» **TASK DETAILS**:
Return each entry exactly, so that nothing in the data differs from the original.

Collected data entries
============================================================

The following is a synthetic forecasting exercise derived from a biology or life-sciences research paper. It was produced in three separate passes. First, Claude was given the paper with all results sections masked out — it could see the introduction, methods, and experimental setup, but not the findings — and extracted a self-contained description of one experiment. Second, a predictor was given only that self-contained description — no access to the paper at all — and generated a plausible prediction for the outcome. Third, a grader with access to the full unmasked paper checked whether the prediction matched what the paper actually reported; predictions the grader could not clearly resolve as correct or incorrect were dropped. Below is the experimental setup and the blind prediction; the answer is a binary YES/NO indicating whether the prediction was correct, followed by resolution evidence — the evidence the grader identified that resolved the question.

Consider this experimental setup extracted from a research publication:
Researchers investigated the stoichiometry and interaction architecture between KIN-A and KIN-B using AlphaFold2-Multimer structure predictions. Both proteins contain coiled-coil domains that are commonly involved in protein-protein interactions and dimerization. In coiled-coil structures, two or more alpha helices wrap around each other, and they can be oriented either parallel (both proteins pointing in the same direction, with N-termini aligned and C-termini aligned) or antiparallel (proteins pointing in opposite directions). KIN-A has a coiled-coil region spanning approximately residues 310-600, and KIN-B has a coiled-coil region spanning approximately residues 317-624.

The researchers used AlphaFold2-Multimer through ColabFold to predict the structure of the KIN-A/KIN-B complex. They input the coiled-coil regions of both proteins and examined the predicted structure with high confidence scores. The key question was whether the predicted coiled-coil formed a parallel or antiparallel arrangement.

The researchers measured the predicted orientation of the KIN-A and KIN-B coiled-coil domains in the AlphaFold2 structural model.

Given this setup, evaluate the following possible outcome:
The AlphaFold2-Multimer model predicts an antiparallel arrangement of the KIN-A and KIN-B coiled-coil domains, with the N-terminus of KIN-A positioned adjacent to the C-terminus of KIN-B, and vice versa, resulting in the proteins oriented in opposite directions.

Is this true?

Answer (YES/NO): NO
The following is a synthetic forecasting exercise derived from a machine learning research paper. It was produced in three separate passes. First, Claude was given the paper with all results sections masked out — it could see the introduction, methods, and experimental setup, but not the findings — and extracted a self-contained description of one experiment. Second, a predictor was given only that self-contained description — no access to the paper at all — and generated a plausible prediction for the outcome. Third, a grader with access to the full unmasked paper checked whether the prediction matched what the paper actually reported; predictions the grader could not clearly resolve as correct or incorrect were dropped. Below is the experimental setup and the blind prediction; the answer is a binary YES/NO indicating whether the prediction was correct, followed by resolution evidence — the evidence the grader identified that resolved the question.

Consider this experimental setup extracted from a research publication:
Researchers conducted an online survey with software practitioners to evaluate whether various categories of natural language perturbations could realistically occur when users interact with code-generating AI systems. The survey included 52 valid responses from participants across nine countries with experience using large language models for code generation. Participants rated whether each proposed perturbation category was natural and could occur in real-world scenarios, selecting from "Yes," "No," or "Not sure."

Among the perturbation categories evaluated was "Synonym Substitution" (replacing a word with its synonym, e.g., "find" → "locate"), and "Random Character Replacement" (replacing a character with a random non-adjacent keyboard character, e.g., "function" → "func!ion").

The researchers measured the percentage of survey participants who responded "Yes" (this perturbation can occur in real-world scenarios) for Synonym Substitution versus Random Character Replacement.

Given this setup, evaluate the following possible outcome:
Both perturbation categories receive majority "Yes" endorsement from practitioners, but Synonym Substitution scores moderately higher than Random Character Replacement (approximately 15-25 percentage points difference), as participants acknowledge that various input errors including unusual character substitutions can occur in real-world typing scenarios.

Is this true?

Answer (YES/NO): NO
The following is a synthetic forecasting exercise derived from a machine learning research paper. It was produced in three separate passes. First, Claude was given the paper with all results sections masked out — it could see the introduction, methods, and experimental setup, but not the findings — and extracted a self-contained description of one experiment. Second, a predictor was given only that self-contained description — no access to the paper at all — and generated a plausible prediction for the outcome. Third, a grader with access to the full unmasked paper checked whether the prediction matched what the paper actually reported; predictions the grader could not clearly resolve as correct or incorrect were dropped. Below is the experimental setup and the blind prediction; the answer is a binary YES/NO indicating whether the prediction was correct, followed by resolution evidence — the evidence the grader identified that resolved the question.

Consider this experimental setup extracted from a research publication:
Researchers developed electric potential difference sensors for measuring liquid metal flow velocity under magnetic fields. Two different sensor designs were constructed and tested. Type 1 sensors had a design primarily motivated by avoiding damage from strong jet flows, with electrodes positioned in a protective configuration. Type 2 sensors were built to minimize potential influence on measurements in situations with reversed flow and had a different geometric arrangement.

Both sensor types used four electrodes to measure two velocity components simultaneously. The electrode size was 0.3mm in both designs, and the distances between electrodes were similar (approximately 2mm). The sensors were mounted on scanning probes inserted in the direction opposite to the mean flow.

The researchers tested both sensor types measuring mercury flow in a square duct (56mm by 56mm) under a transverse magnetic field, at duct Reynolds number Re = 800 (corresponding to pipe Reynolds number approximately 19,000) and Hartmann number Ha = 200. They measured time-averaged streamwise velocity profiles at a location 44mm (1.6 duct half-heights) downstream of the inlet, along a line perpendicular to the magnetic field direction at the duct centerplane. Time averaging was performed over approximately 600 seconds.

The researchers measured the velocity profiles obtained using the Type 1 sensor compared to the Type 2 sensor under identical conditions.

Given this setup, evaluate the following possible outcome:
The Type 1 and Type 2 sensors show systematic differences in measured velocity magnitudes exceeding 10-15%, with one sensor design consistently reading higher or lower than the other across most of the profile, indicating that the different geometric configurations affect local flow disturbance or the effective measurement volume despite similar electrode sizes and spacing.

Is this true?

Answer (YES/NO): NO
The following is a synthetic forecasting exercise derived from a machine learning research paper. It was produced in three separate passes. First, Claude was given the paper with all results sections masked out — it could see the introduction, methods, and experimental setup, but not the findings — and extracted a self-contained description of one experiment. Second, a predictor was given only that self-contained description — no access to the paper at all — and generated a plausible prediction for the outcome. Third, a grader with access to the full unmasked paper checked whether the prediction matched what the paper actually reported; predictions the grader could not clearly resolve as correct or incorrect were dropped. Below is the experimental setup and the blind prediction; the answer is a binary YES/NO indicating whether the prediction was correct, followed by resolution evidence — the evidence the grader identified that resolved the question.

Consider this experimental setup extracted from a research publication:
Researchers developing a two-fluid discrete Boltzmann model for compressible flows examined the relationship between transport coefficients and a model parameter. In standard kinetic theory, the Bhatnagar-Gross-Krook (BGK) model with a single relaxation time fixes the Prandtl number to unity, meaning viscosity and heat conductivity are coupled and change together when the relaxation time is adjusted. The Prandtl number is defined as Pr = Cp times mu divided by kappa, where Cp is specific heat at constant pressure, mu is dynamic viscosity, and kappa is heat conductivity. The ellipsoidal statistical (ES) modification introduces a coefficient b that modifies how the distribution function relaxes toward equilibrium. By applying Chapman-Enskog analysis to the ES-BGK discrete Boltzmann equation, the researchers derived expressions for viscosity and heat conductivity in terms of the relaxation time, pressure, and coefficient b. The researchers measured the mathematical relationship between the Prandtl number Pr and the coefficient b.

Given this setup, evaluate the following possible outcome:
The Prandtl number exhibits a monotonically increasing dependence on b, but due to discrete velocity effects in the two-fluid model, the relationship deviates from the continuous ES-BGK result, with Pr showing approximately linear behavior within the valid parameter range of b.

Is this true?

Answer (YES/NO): NO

============================================================

» **RESULT**:
The following is a synthetic forecasting exercise derived from a biology or life-sciences research paper. It was produced in three separate passes. First, Claude was given the paper with all results sections masked out — it could see the introduction, methods, and experimental setup, but not the findings — and extracted a self-contained description of one experiment. Second, a predictor was given only that self-contained description — no access to the paper at all — and generated a plausible prediction for the outcome. Third, a grader with access to the full unmasked paper checked whether the prediction matched what the paper actually reported; predictions the grader could not clearly resolve as correct or incorrect were dropped. Below is the experimental setup and the blind prediction; the answer is a binary YES/NO indicating whether the prediction was correct, followed by resolution evidence — the evidence the grader identified that resolved the question.

Consider this experimental setup extracted from a research publication:
Researchers investigated the stoichiometry and interaction architecture between KIN-A and KIN-B using AlphaFold2-Multimer structure predictions. Both proteins contain coiled-coil domains that are commonly involved in protein-protein interactions and dimerization. In coiled-coil structures, two or more alpha helices wrap around each other, and they can be oriented either parallel (both proteins pointing in the same direction, with N-termini aligned and C-termini aligned) or antiparallel (proteins pointing in opposite directions). KIN-A has a coiled-coil region spanning approximately residues 310-600, and KIN-B has a coiled-coil region spanning approximately residues 317-624.

The researchers used AlphaFold2-Multimer through ColabFold to predict the structure of the KIN-A/KIN-B complex. They input the coiled-coil regions of both proteins and examined the predicted structure with high confidence scores. The key question was whether the predicted coiled-coil formed a parallel or antiparallel arrangement.

The researchers measured the predicted orientation of the KIN-A and KIN-B coiled-coil domains in the AlphaFold2 structural model.

Given this setup, evaluate the following possible outcome:
The AlphaFold2-Multimer model predicts an antiparallel arrangement of the KIN-A and KIN-B coiled-coil domains, with the N-terminus of KIN-A positioned adjacent to the C-terminus of KIN-B, and vice versa, resulting in the proteins oriented in opposite directions.

Is this true?

Answer (YES/NO): NO
The following is a synthetic forecasting exercise derived from a machine learning research paper. It was produced in three separate passes. First, Claude was given the paper with all results sections masked out — it could see the introduction, methods, and experimental setup, but not the findings — and extracted a self-contained description of one experiment. Second, a predictor was given only that self-contained description — no access to the paper at all — and generated a plausible prediction for the outcome. Third, a grader with access to the full unmasked paper checked whether the prediction matched what the paper actually reported; predictions the grader could not clearly resolve as correct or incorrect were dropped. Below is the experimental setup and the blind prediction; the answer is a binary YES/NO indicating whether the prediction was correct, followed by resolution evidence — the evidence the grader identified that resolved the question.

Consider this experimental setup extracted from a research publication:
Researchers conducted an online survey with software practitioners to evaluate whether various categories of natural language perturbations could realistically occur when users interact with code-generating AI systems. The survey included 52 valid responses from participants across nine countries with experience using large language models for code generation. Participants rated whether each proposed perturbation category was natural and could occur in real-world scenarios, selecting from "Yes," "No," or "Not sure."

Among the perturbation categories evaluated was "Synonym Substitution" (replacing a word with its synonym, e.g., "find" → "locate"), and "Random Character Replacement" (replacing a character with a random non-adjacent keyboard character, e.g., "function" → "func!ion").

The researchers measured the percentage of survey participants who responded "Yes" (this perturbation can occur in real-world scenarios) for Synonym Substitution versus Random Character Replacement.

Given this setup, evaluate the following possible outcome:
Both perturbation categories receive majority "Yes" endorsement from practitioners, but Synonym Substitution scores moderately higher than Random Character Replacement (approximately 15-25 percentage points difference), as participants acknowledge that various input errors including unusual character substitutions can occur in real-world typing scenarios.

Is this true?

Answer (YES/NO): NO
The following is a synthetic forecasting exercise derived from a machine learning research paper. It was produced in three separate passes. First, Claude was given the paper with all results sections masked out — it could see the introduction, methods, and experimental setup, but not the findings — and extracted a self-contained description of one experiment. Second, a predictor was given only that self-contained description — no access to the paper at all — and generated a plausible prediction for the outcome. Third, a grader with access to the full unmasked paper checked whether the prediction matched what the paper actually reported; predictions the grader could not clearly resolve as correct or incorrect were dropped. Below is the experimental setup and the blind prediction; the answer is a binary YES/NO indicating whether the prediction was correct, followed by resolution evidence — the evidence the grader identified that resolved the question.

Consider this experimental setup extracted from a research publication:
Researchers developed electric potential difference sensors for measuring liquid metal flow velocity under magnetic fields. Two different sensor designs were constructed and tested. Type 1 sensors had a design primarily motivated by avoiding damage from strong jet flows, with electrodes positioned in a protective configuration. Type 2 sensors were built to minimize potential influence on measurements in situations with reversed flow and had a different geometric arrangement.

Both sensor types used four electrodes to measure two velocity components simultaneously. The electrode size was 0.3mm in both designs, and the distances between electrodes were similar (approximately 2mm). The sensors were mounted on scanning probes inserted in the direction opposite to the mean flow.

The researchers tested both sensor types measuring mercury flow in a square duct (56mm by 56mm) under a transverse magnetic field, at duct Reynolds number Re = 800 (corresponding to pipe Reynolds number approximately 19,000) and Hartmann number Ha = 200. They measured time-averaged streamwise velocity profiles at a location 44mm (1.6 duct half-heights) downstream of the inlet, along a line perpendicular to the magnetic field direction at the duct centerplane. Time averaging was performed over approximately 600 seconds.

The researchers measured the velocity profiles obtained using the Type 1 sensor compared to the Type 2 sensor under identical conditions.

Given this setup, evaluate the following possible outcome:
The Type 1 and Type 2 sensors show systematic differences in measured velocity magnitudes exceeding 10-15%, with one sensor design consistently reading higher or lower than the other across most of the profile, indicating that the different geometric configurations affect local flow disturbance or the effective measurement volume despite similar electrode sizes and spacing.

Is this true?

Answer (YES/NO): NO
The following is a synthetic forecasting exercise derived from a machine learning research paper. It was produced in three separate passes. First, Claude was given the paper with all results sections masked out — it could see the introduction, methods, and experimental setup, but not the findings — and extracted a self-contained description of one experiment. Second, a predictor was given only that self-contained description — no access to the paper at all — and generated a plausible prediction for the outcome. Third, a grader with access to the full unmasked paper checked whether the prediction matched what the paper actually reported; predictions the grader could not clearly resolve as correct or incorrect were dropped. Below is the experimental setup and the blind prediction; the answer is a binary YES/NO indicating whether the prediction was correct, followed by resolution evidence — the evidence the grader identified that resolved the question.

Consider this experimental setup extracted from a research publication:
Researchers developing a two-fluid discrete Boltzmann model for compressible flows examined the relationship between transport coefficients and a model parameter. In standard kinetic theory, the Bhatnagar-Gross-Krook (BGK) model with a single relaxation time fixes the Prandtl number to unity, meaning viscosity and heat conductivity are coupled and change together when the relaxation time is adjusted. The Prandtl number is defined as Pr = Cp times mu divided by kappa, where Cp is specific heat at constant pressure, mu is dynamic viscosity, and kappa is heat conductivity. The ellipsoidal statistical (ES) modification introduces a coefficient b that modifies how the distribution function relaxes toward equilibrium. By applying Chapman-Enskog analysis to the ES-BGK discrete Boltzmann equation, the researchers derived expressions for viscosity and heat conductivity in terms of the relaxation time, pressure, and coefficient b. The researchers measured the mathematical relationship between the Prandtl number Pr and the coefficient b.

Given this setup, evaluate the following possible outcome:
The Prandtl number exhibits a monotonically increasing dependence on b, but due to discrete velocity effects in the two-fluid model, the relationship deviates from the continuous ES-BGK result, with Pr showing approximately linear behavior within the valid parameter range of b.

Is this true?

Answer (YES/NO): NO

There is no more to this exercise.